#### Instrucciones:
1. Resume en dos oraciones el fragmento sobre Cavalcanti.
2. Transcribe del fragmento sobre Cavalcanti todo lo que va desde "Por una delicada" hasta "esquiva la complacencia.".

#### Fragmento del texto:
——————————
Por una delicada ley de la discreción, Cavalcanti ha optado por amparar con nombres de religión la comunidad de sus íntimos y sus más cercanos: su «donna tolosana», «Calvin» y el «vailet», la «pubilla» y la «petitona»; como también el protagonismo de «mi amigo germanófilo» y el paso puntual de «mi discípulo blanchotiano».  

No puede olvidar tampoco a unos cuantos visitantes cuyas obras han sido acogidas con frecuencia. José Mateos, Gregorio Luri, Ignacio Peyró y, sobre todo, Enrique García-Máiquez han proporcionado momentos de intensa felicidad a este escritorio cuyo autor ha querido pagarles, con mayor o menor acierto, con el entusiasmo auténtico que esquiva la complacencia.
——————————
#### Datos disponibles:
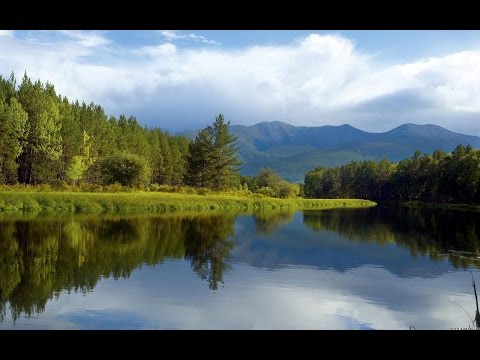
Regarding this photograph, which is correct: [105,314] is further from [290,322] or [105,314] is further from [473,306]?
——————————
#### Resultados en orden:
1. Por discreción, Cavalcanti nombra a sus íntimos con apodos como su «donna tolosana», «Calvin», el «vailet», la «pubilla», la «petitona», «mi amigo germanófilo» y «mi discípulo blanchotiano». También se recuerda a visitantes cuyas obras se han acogido a menudo, como José Mateos, Gregorio Luri, Ignacio Peyró y sobre todo Enrique García-Máiquez, a quienes el autor ha querido pagar con un entusiasmo auténtico que esquiva la complacencia.

2.
Por una delicada ley de la discreción, Cavalcanti ha optado por amparar con nombres de religión la comunidad de sus íntimos y sus más cercanos: su «donna tolosana», «Calvin» y el «vailet», la «pubilla» y la «petitona»; como también el protagonismo de «mi amigo germanófilo» y el paso puntual de «mi discípulo blanchotiano».  

No puede olvidar tampoco a unos cuantos visitantes cuyas obras han sido acogidas con frecuencia. José Mateos, Gregorio Luri, Ignacio Peyró y, sobre todo, Enrique García-Máiquez han proporcionado momentos de intensa felicidad a este escritorio cuyo autor ha querido pagarles, con mayor o menor acierto, con el entusiasmo auténtico que esquiva la complacencia.